Schmall testified that Libby had asked him about Wilson and his wife, and, unlike the other witnesses, he had notes on his briefing materials, dated June 14, 2003: “Why was the [ex-ambassador] told this was a V.P. office question, Joe Wilson, Valerie Wilson.” He also recalled later discussing the leak of Valerie Wilson’s identity with the vice president and Libby at the Naval Observatory, the official vice presidential residence. “People were saying that, well, this is really no big deal. There is no danger involved here. I thought there was a very grave danger to leaking the name of a CIA officer.”
And then came Cathie Martin, the witness who worked most closely with Libby. She described walking in on Libby and the vice president to report on her conversation with the CIA’s Bill Harlow. “He told me the former ambassador’s name, his name is Joe Wilson.

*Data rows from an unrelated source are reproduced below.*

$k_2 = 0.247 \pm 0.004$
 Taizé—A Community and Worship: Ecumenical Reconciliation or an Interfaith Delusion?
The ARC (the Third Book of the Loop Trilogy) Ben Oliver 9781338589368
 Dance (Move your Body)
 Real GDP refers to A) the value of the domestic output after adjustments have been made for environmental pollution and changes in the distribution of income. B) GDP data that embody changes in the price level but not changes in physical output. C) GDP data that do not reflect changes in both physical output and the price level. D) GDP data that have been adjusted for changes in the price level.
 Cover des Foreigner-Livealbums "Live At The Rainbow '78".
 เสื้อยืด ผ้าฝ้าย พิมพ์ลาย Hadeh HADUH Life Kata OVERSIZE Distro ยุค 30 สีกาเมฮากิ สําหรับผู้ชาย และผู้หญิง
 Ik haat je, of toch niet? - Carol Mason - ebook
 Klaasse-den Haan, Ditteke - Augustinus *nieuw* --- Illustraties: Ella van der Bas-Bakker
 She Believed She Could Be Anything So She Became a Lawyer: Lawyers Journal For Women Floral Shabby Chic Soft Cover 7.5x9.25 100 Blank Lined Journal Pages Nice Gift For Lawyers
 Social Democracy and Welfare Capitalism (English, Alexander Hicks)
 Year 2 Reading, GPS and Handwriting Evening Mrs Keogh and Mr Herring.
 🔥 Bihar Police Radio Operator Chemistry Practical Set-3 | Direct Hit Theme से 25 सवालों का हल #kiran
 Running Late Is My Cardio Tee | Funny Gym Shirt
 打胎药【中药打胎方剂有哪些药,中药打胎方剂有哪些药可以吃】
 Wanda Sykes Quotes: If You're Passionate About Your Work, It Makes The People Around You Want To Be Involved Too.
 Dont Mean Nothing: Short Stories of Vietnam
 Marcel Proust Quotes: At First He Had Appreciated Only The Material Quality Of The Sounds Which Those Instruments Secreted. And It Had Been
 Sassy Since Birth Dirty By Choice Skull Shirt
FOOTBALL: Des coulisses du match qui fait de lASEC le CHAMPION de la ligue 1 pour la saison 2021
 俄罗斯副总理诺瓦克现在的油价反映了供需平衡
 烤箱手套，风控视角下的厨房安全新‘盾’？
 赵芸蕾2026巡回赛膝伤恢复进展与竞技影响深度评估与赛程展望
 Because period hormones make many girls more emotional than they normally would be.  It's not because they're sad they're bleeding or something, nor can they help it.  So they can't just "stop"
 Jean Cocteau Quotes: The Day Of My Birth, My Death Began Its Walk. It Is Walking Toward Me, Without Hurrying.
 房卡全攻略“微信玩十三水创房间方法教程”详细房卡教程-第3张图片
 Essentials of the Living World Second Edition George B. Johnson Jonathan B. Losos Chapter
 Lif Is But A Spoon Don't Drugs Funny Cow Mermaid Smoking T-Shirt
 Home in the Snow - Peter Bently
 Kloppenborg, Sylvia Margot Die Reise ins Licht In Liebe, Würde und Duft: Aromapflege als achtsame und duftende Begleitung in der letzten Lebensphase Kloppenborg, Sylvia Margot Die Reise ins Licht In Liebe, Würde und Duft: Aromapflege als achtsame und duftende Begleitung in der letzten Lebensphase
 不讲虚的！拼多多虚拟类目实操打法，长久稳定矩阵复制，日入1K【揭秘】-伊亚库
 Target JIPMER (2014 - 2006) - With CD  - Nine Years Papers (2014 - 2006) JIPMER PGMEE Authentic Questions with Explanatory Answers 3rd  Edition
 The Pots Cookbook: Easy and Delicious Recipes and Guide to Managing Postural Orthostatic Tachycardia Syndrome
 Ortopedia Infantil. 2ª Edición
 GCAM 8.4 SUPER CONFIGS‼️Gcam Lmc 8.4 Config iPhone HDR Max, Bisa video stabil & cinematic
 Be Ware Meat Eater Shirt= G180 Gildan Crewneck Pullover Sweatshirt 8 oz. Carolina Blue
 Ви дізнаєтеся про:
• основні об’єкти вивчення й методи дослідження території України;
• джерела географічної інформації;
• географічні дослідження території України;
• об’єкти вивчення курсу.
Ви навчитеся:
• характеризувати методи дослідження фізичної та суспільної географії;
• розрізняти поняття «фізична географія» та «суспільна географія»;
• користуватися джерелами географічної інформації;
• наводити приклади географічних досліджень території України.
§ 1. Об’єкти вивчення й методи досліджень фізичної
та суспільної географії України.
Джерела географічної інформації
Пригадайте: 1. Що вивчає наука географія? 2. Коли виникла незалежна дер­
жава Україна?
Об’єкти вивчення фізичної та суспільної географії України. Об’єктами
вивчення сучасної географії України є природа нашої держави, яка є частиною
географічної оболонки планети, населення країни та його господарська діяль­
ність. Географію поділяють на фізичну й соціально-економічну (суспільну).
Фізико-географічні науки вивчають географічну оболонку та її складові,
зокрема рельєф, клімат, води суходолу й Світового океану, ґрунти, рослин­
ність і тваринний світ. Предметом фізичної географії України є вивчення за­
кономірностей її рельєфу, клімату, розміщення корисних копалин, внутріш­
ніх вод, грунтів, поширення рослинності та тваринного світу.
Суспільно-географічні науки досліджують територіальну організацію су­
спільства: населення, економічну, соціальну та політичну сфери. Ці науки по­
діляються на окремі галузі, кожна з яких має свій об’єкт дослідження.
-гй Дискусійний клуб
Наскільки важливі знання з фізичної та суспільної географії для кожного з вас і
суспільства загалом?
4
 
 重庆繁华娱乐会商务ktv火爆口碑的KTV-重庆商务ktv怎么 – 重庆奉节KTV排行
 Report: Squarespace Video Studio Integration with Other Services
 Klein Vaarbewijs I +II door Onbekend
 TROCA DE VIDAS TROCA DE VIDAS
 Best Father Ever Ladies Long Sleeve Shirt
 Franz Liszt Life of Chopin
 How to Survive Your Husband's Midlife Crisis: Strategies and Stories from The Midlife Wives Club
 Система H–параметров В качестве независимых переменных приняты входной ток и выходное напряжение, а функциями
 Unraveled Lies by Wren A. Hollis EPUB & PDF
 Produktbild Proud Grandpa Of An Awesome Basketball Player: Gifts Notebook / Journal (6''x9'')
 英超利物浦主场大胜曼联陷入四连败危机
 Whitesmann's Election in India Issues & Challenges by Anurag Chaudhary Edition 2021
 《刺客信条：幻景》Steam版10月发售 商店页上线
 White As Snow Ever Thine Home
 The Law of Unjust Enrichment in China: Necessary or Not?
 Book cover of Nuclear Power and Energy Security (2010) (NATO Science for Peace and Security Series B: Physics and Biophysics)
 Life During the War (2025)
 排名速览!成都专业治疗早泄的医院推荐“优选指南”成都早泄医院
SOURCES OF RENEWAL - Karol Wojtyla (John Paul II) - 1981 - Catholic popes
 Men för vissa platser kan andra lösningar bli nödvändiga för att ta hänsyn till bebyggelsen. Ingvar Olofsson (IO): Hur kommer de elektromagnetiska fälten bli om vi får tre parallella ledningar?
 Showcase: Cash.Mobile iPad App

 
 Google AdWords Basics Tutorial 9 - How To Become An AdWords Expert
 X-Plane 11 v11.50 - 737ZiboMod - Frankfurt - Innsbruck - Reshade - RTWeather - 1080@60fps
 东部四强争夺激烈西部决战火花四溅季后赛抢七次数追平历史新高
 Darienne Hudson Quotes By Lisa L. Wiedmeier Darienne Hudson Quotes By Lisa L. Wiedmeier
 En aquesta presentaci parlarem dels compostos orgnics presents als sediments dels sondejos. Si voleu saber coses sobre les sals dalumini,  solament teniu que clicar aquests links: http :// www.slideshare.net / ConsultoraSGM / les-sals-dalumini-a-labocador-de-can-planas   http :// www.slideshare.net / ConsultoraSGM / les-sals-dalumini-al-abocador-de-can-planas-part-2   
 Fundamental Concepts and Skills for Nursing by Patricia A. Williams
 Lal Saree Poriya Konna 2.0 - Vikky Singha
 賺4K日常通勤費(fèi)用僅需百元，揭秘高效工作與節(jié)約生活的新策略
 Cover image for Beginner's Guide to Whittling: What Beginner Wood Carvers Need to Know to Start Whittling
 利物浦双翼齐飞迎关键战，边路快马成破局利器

And apparently he was a chargé [d’affaires] in Baghdad, and apparently his wife works at the CIA.” She didn’t recall the date, but thought it likely it was June 11. She also described listening to Libby’s end of the phone conversation with Matt Cooper. She didn’t hear Libby say anything about Wilson’s wife, nor did he say anything about other reporters. She did acknowledge on cross-examination that she took another call at one point, and so might have missed some of Libby’s conversation with Cooper.
Four witnesses had successively established that they told Libby about Wilson’s wife well before he had the conversation with Russert. The fifth was the vice president, according to Libby himself and his notes of the conversation. Cheney himself had claimed to have no memory of this, so there was no point in calling him as a witness. This put the defense lawyers in a difficult position. Their first line of defense had always been that Libby’s version of these encounters was correct, and that there had been no discussion of Wilson’s wife, and virtually no talk of Wilson and his mission. Could all four witnesses be mistaken? The fallback position was that if Libby was wrong, it was an innocent mistake and something he’d simply forgotten. But given Libby’s preoccupation with the Wilson story, even pulling Grenier out of a meeting with Tenet, was this plausible?
As the person closest to Libby, Martin might have been the ideal witness to convey how busy Libby was, how preoccupied with more important events, and how bad his memory was on a host of topics and not only the subject of Wilson’s wife. Martin did say that Libby was “busy . . . he was always busy. But I don’t know what–I never knew precisely what he was doing. . . . He spent a good deal of time with the vice president.” But that was it–she wasn’t asked, nor did she offer, a single example of a Libby memory lapse. Nor did she offer any praise of Libby, leaving the impression, fairly or not, that she didn’t hold him in especially high regard.
The highest-ranking administration witness was Ari Fleischer, the only witness to testify under grant of immunity. As the former press secretary, someone close to the president, he was able to place the Wilson controversy in the broader context of the war, the State of the Union address, and the Bush administration’s credibility problem. The heart of his testimony, however, was the crucial July 7 lunch.